I recently did a PubMed search for ‘estrogen receptor’, the understanding of which is the challenge for my research group. The number of papers I found with ‘estrogen receptor’ in the title or abstract was the equivalent of publishing one paper per day over a period of 70 years, or the scientific output of an institute with about 500 researchers working solely on that topic for a period of almost 100 years, if you assume that each paper involves 2 years of laboratory work. Clearly, an enormous amount of information has been accumulated. Many small hills have been successfully climbed, but we are still some distance from understanding this simple molecule that plays a crucial role in major diseases such as breast cancer and osteoporosis. What is true for this steroid hormone receptor is equally true for many other molecules as well. One reason for this apparent gap between productivity and understanding may be that many of the papers are just excellent answers to the questions ‘What will happen if I do this?’ or ‘Is there a connection between molecule A and molecule B?’, but seldom does a researcher set out to answer the question ‘What does it all mean?’.

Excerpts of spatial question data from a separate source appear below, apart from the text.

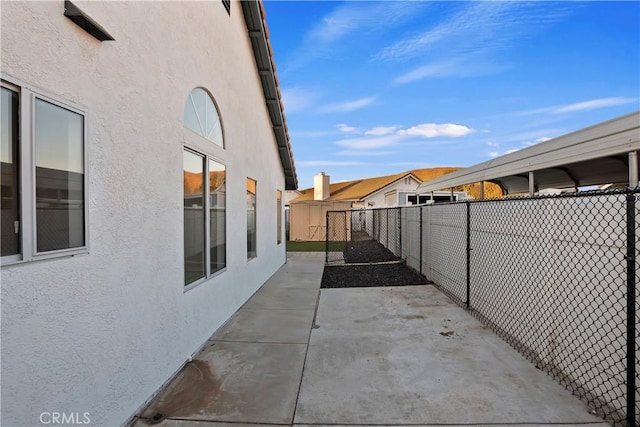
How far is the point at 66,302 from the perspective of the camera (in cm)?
207

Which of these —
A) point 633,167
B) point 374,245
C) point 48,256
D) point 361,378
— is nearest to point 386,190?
point 374,245

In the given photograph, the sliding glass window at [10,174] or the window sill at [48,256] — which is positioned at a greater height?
the sliding glass window at [10,174]

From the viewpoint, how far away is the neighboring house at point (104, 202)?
6.02 feet

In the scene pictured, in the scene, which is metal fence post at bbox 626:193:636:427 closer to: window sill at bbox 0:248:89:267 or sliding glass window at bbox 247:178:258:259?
window sill at bbox 0:248:89:267

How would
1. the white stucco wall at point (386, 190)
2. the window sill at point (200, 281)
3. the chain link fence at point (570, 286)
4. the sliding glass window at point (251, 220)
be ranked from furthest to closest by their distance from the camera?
the white stucco wall at point (386, 190) → the sliding glass window at point (251, 220) → the window sill at point (200, 281) → the chain link fence at point (570, 286)

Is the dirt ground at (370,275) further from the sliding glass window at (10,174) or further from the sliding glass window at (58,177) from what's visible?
the sliding glass window at (10,174)

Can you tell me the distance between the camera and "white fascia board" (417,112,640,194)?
17.0ft

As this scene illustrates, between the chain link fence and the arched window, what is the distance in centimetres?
427

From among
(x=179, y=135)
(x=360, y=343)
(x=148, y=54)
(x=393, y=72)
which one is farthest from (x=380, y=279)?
(x=393, y=72)

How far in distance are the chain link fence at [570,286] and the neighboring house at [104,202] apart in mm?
3996

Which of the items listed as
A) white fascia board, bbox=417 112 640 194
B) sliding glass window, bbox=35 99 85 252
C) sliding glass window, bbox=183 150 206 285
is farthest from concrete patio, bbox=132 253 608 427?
white fascia board, bbox=417 112 640 194

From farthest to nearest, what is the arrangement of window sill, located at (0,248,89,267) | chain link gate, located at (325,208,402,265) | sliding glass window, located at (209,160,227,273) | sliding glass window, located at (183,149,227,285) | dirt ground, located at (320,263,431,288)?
chain link gate, located at (325,208,402,265)
dirt ground, located at (320,263,431,288)
sliding glass window, located at (209,160,227,273)
sliding glass window, located at (183,149,227,285)
window sill, located at (0,248,89,267)

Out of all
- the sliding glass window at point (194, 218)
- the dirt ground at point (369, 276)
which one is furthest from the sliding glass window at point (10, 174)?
the dirt ground at point (369, 276)

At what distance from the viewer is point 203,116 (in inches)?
180
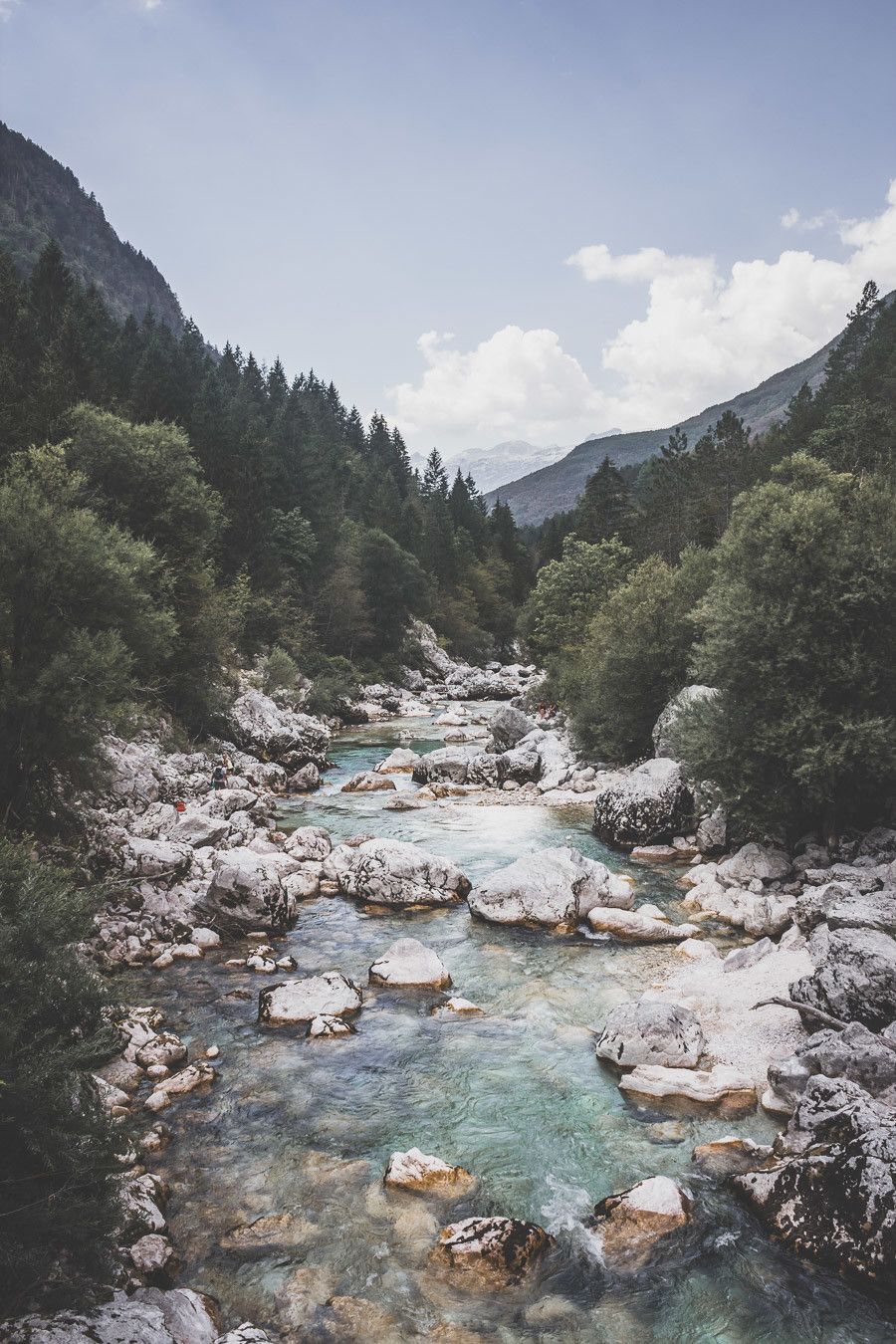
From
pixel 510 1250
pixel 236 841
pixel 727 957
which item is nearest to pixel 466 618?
pixel 236 841

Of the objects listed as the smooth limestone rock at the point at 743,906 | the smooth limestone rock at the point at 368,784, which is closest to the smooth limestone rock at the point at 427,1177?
the smooth limestone rock at the point at 743,906

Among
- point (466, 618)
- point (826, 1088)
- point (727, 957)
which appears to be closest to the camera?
point (826, 1088)

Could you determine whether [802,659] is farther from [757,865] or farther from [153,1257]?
[153,1257]

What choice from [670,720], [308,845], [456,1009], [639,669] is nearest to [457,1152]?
[456,1009]

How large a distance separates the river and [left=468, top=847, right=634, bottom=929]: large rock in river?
81 cm

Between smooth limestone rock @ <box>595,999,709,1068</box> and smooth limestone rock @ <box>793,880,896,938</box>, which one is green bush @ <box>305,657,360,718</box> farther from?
smooth limestone rock @ <box>595,999,709,1068</box>

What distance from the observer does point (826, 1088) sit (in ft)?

Laboratories all over the world constantly generate new pieces of the jigsaw puzzle that is life, but the effort to put them into an integrated picture is still postponed. Furthermore, the pieces of the puzzle that we present in our publications are just cartoons of how the data we generated fit with our understanding of reality. Most scientists have worked, until recently, in the context of ‘hypothesis‐based research’. But strangely, we have not bothered too much with defining the larger context for our experiments. Perhaps we were not able do so because we had only an inadequate number of jigsaw pieces to allow us to sketch an outline of the whole picture, the overall hypothesis. I should distinguish the concept of a ‘question’ from that of a ‘hypothesis’. We all drive our research forward by asking questions, but perhaps we should check if we have a hypothesis.
But the fact that the journey to the summit is not, in my opinion, even near the last few kilometres, is also because the terrain that we are crossing is becoming more difficult. Explaining the action of a transcription factor such as the estrogen receptor in a two‐dimensional diagram, where a series of nice artwork ovals sit on a line that represents DNA, is to avoid, for practical reasons, the fact that real life is in multiple dimensions, is not static and is more complicated than any diagram could ever be. The cell is not a bubble of nicely ordered molecules: it is a cauldron of colliding super‐concentrated proteins and other components. And time brings another dimension to it that gets lost in the arrows that we draw to show that protein A activates protein B. The concept of Heisenberg's uncertainty principle applies to biology as well as to quantum physics: the entity that we are studying is constantly altering such that we will never be able to get an accurate description of it. Furthermore, there will be no ‘one size fits all’ solution to biological problems, as each cell must be looked at in a different context. But we study our molecules in a few model systems and then extrapolate the results. And our ’Escherichia coli’ system is presumably atypical simply because of the fact that we have chosen it in the first place. We have to be honest enough and accept the fact that we ultimately aim to understand cells and tissues that are significantly more limiting and demanding than our model system. In fact, the topic that we present as a justification for funding may be beyond the scope of available techniques.
A final pessimistic consequence of this reflection is that we are about to land on a new and hostile alien planet deprived of oxygen. We have been capable of achieving much in an environment where intuition and a single human brain have been sufficient to integrate available information in the life sciences. But now, the sheer amount of information is threatening to overwhelm us. Perhaps we are facing the same crisis of understanding that physics had 80 years ago before the advent of relativity and quantum physics. Linear thinking and presentation of life as we understand it may not be enough any more and simply accumulating more pieces of information may ultimately confuse rather than clarify. We may be close to putting together the outer pieces where one part guides us to the neighbouring part of the puzzle. But that may be only another small hill before we reach the summit that has increasingly become shrouded in a cloud of uncertainty. Perhaps we should think about the distance to our goal first, before we tell our companions and funding agencies that ‘we are almost there’.